>>>

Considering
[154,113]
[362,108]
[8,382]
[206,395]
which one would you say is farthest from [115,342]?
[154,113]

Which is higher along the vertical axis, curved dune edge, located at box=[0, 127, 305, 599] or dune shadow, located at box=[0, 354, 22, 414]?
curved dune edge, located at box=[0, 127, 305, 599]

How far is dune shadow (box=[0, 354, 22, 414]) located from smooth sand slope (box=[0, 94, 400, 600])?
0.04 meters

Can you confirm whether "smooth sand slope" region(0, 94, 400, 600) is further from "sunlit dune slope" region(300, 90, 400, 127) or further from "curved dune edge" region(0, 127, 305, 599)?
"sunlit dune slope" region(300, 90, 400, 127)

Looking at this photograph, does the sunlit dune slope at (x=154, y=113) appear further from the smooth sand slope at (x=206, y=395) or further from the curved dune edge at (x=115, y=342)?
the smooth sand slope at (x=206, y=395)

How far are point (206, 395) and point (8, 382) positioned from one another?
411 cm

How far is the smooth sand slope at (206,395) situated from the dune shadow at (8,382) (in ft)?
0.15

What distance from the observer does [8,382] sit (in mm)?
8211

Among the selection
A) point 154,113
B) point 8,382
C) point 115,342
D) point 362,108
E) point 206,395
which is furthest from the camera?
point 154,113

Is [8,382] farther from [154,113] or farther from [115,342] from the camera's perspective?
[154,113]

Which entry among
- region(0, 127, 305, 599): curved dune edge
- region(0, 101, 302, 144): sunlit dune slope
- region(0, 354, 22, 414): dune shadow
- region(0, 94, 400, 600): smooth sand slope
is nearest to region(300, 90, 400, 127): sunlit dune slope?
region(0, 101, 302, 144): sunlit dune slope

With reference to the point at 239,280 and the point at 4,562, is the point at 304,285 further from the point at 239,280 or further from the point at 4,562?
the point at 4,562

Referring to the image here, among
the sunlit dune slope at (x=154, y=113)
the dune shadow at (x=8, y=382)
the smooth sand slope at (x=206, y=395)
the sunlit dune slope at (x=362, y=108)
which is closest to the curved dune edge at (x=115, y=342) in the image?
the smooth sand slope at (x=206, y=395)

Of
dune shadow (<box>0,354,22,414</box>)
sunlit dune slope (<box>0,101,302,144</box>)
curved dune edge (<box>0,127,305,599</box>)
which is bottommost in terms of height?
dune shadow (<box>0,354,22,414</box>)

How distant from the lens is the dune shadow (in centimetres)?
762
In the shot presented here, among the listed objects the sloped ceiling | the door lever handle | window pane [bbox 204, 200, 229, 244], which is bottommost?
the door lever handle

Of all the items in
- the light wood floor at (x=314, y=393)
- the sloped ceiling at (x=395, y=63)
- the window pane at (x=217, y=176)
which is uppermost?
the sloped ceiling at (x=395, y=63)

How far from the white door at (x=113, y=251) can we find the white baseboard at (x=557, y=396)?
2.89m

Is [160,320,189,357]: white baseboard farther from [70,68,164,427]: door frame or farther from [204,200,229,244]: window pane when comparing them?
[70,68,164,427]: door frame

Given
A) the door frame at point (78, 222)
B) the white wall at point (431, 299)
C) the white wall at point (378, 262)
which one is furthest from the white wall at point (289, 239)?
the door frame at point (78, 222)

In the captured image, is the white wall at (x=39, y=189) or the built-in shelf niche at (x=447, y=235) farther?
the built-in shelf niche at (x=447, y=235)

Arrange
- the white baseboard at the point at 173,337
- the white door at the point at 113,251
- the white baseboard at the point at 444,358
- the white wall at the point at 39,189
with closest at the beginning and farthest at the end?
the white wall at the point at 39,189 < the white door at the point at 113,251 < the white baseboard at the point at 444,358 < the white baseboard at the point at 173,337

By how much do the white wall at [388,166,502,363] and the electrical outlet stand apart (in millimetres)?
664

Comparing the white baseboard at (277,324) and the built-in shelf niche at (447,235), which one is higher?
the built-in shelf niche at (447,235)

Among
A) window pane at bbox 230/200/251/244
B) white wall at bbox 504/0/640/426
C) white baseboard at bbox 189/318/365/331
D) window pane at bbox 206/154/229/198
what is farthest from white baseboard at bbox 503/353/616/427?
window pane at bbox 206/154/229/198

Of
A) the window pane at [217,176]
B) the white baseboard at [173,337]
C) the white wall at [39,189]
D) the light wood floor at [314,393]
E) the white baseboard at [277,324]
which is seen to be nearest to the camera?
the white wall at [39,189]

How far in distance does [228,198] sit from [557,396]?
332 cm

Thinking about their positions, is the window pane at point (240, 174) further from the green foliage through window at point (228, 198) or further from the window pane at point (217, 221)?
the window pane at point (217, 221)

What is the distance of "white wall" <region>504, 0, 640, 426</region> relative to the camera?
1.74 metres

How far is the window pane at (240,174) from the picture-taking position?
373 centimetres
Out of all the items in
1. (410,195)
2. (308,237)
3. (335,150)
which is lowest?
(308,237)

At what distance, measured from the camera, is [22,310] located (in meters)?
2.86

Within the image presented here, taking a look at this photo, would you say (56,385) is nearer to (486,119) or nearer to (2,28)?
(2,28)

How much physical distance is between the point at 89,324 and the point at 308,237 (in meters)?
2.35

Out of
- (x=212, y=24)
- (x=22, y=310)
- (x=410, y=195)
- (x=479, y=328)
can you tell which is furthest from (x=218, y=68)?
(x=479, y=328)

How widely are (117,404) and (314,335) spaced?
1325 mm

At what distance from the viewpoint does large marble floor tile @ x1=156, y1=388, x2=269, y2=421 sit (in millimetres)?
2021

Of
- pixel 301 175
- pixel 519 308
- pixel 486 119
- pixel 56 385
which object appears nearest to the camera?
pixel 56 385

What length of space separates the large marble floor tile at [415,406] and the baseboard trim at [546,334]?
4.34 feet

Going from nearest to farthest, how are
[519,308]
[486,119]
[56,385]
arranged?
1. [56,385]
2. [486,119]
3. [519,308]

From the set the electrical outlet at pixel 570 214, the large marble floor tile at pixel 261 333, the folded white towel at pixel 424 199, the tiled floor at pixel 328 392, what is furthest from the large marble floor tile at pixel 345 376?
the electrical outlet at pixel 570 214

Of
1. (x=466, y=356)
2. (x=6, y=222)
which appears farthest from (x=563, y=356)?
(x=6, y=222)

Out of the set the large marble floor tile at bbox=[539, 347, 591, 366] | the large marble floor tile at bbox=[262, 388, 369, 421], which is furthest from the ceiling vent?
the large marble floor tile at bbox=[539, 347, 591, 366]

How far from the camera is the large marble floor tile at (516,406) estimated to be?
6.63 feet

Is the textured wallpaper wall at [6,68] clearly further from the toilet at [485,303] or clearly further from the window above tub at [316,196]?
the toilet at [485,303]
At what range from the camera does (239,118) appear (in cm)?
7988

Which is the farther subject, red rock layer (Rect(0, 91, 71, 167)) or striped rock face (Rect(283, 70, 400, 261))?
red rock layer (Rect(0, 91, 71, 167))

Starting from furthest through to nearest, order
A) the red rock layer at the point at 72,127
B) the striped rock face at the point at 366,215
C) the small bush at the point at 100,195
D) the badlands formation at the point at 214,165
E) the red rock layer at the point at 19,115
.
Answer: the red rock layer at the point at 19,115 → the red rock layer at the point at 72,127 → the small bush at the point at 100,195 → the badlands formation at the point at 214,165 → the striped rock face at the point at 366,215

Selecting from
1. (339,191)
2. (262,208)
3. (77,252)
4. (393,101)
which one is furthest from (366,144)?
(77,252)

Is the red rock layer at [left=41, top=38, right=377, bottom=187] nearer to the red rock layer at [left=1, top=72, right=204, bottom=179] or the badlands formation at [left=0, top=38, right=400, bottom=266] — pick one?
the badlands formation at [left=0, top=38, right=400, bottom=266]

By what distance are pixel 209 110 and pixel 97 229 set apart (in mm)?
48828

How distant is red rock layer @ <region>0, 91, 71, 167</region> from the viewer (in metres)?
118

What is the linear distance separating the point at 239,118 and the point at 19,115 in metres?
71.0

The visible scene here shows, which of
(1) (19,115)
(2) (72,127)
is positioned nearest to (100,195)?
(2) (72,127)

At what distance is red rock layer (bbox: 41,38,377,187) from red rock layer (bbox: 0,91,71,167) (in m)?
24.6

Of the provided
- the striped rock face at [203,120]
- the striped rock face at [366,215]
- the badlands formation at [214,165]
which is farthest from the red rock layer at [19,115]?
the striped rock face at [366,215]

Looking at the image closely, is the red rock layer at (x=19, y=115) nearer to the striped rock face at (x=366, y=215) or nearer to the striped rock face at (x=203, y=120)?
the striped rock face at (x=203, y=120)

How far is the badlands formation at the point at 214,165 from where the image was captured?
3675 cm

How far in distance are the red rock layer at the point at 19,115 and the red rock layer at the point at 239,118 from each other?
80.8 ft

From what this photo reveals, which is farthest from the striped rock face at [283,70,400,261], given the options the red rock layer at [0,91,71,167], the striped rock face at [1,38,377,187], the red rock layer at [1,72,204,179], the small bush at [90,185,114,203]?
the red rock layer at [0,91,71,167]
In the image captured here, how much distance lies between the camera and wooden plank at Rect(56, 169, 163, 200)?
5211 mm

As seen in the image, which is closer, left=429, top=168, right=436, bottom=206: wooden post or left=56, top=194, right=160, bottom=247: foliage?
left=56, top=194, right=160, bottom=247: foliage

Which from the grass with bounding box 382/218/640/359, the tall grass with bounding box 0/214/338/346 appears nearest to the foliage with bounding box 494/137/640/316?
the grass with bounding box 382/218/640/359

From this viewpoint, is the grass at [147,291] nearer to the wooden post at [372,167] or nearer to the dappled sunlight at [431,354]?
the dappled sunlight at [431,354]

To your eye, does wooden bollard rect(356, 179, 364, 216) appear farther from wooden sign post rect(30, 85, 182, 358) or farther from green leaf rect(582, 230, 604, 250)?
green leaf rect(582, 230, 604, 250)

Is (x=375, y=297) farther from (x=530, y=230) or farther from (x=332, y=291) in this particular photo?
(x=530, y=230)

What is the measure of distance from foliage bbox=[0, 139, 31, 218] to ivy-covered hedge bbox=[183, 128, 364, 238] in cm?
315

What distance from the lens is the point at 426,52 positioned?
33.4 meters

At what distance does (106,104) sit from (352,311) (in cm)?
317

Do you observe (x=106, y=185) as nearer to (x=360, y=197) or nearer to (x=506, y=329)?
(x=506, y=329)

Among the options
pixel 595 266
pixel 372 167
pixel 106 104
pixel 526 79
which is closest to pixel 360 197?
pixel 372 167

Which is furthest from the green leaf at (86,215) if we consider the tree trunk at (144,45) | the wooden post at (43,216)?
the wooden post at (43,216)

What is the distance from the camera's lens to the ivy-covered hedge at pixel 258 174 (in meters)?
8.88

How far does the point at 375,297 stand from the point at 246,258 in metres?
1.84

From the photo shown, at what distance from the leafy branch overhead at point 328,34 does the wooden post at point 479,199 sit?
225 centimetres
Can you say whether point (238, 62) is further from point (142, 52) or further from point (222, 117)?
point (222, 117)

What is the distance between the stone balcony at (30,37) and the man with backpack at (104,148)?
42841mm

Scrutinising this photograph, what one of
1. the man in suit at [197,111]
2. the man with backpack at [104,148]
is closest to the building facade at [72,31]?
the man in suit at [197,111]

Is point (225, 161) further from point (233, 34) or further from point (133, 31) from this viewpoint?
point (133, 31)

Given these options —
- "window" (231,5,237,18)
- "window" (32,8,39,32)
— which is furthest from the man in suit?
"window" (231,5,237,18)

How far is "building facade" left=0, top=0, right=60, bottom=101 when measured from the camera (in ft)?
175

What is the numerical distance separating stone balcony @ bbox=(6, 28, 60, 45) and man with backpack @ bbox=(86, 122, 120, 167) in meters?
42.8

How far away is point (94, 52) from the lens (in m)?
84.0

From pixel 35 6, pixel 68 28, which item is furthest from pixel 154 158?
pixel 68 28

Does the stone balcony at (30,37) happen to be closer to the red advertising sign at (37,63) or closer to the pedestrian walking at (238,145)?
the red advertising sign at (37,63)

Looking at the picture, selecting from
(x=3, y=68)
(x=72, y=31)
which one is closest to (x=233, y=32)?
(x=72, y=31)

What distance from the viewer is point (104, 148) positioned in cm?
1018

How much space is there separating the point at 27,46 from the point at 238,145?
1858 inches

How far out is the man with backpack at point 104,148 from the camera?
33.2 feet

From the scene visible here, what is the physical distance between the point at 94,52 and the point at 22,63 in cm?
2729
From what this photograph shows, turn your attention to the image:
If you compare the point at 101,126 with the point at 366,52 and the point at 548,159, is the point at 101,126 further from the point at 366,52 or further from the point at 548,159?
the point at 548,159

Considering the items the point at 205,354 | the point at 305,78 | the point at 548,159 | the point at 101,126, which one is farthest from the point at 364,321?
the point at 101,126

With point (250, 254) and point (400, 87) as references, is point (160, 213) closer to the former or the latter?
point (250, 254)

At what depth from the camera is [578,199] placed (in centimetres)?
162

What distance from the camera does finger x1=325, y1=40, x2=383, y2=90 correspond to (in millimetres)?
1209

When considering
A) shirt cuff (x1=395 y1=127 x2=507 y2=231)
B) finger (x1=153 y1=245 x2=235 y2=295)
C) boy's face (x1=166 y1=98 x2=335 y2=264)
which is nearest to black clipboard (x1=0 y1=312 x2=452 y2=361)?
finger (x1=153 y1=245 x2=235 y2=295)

<<<

> What the task asks
Only the lines from the one containing "Considering the items" to the end of the listing belong in the output, each reproduced exactly.

> The completed task
Considering the items the point at 205,354 | the point at 305,78 | the point at 548,159 | the point at 101,126, which one is farthest from the point at 364,321?
the point at 101,126

With point (250, 254) and point (400, 87) as references, is point (160, 213) closer to the former or the latter?
point (250, 254)

At what depth from the camera is [578,199] placed (in centimetres)?
162

What distance from the camera does finger x1=325, y1=40, x2=383, y2=90 correspond to (in millimetres)?
1209

When considering
A) shirt cuff (x1=395 y1=127 x2=507 y2=231)
B) finger (x1=153 y1=245 x2=235 y2=295)
C) boy's face (x1=166 y1=98 x2=335 y2=264)
which is nearest to black clipboard (x1=0 y1=312 x2=452 y2=361)?
finger (x1=153 y1=245 x2=235 y2=295)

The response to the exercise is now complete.